A ‘Your Mother’s Guidance’ post by Rebecca Masinter
I think all mothers should read the story of Korach’s rebellion (Number 16). Can anyone at all relate on some small level to Moses? Moses, who never even used a donkey that belonged to anyone else (verse 15) but, on the contrary, devoted his life to doing for the Jewish people, teaching them , praying for them, and leading them as they developed from slaves into a free and spiritual nation is attacked. Korach, his group and 250 others rebelled against Moses’s leadership.
Nachmanides, a transmitter of ancient Jewish wisdom, explains why Korach picked this particular time to rebel. The issue he was upset about, the appointment of Elitzafan, happened much earlier. Nachmanides’ words are poignant to me; he says Korach didn’t rebel when Eltizafan’s appointment was made because life was good for the Jewish people then. After the terrible sin of the Golden Calf, Moses saved the nation with his 40 days and nights of prayer, and, “They loved Moses like themselves and listened to him.” If any man had rebelled against Moses at that time the nation would have stoned him. So Korach bided his time and waited until things weren’t going as well and the nation just heard the decree that they wouldn’t enter Israel but would finish their lives in the desert.

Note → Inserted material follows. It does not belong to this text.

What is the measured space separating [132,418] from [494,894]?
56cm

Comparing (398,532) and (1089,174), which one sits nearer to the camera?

Now Korach knew the time was ripe to rebel as the people’s mood was beginning to turn against Moses’ leadership. Nothing had changed in Moses’ attitude or behavior to the Jewish people but when they began to feel disgruntled, upset, and disillusioned, who are they ready to turn against? Their leader, Moses.
I’m not sure why I find this particular Nachmanides so moving. Maybe it’s because on some small level I can relate. Within a family, there are times that everything is going well and smoothly, and everyone is happy. And at those times, just like Nachmanides says, the children love their parents as themselves and listen to them. Lovely! But when troubles arise, even difficulties that children bring upon themselves, do you know who they take it out on? Isn’t it often Mommy? The truth is that when a child is distressed, the safest person to attack is the person he or she know loves them despite all. So they snap out at you and me. And it doesn’t feel good. No one likes to feel like the bad guy, especially when we’re exhausted from caring so much, loving so much, and doing so much good for the very people who are striking at us. But this is the way the world works. It happened to Moses and it happens to you and me.
What can we do in times like this? I’d like to make two suggestions. The first sounds simple but takes a lot of work.
Don’t take it personally.
I know it feels very personal when your child makes a snide comment, rolls his eyes, or rebels in any which way, but we have to work on ourselves not to take it personally. This is something I’ve worked on for a very long time and still have to work on again and again. I can’t say it enough: sometimes our children hurt and they lash out against the person who loves them the most, similar to the children of Israel and Moses. We can’t let it be about us.
The second suggestion I am taking is from Moses’ reaction to Korach’s initial complaint. The verse says, “and Moses heard and he fell on his face.” One transmitter of ancient Jewish wisdom adds this word, l’tfilah—for prayer. At those times of attack and complaints, let’s try to take a moment to whisper a small prayer, maybe one asking for help remaining calm, maybe a prayer to help us not take it personally, maybe a prayer for God to help this child who is in so much pain and doesn’t want our help right at this moment. We can take a parenting challenge and turn it over to God who has the ultimate power and ultimate love to help both us and our children grow through the hard times together.